Arc Forumnew | comments | leaders | submitlogin
Hash tables are unnecessary
10 points by ksvanhorn 5868 days ago | 9 comments
If I understand correctly, a design goal for arc is to have everything built up from a small, simple set of fundamental "axioms". Thus it is rather jarring to see a complex data structure (hash tables) bolted onto the language at a fundamental level. Let me suggest two alternatives that would allow one to create this functionality from simpler alternatives.

1. Introduce arrays as a data structure in Arc. I'm not sure why they've been left out. Once you have arrays, you can build hash tables from them. Note that, if we consider a dotted pair to be an array of length two, then arrays are the only data structure we need, as you can build up lists from dotted pairs.

DATASET EXCERPT:
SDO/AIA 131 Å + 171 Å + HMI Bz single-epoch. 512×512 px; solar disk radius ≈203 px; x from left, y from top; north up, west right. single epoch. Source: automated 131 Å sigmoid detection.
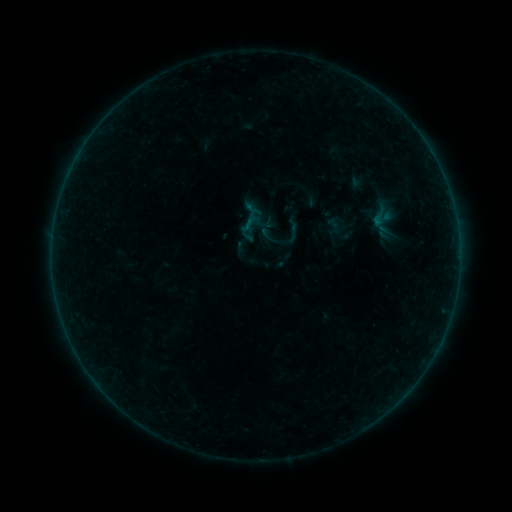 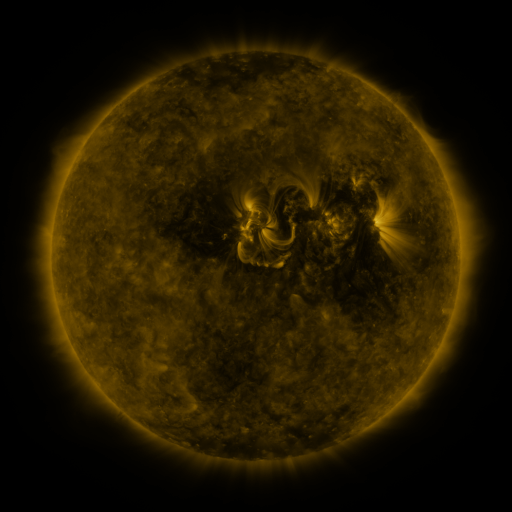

REQUIRED WORK:
Reproduce the forum thread on hash tables in full, word for word.

FINISHED ANSWER:
Arc Forumnew | comments | leaders | submitlogin
Hash tables are unnecessary
10 points by ksvanhorn 5868 days ago | 9 comments
If I understand correctly, a design goal for arc is to have everything built up from a small, simple set of fundamental "axioms". Thus it is rather jarring to see a complex data structure (hash tables) bolted onto the language at a fundamental level. Let me suggest two alternatives that would allow one to create this functionality from simpler alternatives.

1. Introduce arrays as a data structure in Arc. I'm not sure why they've been left out. Once you have arrays, you can build hash tables from them. Note that, if we consider a dotted pair to be an array of length two, then arrays are the only data structure we need, as you can build up lists from dotted pairs.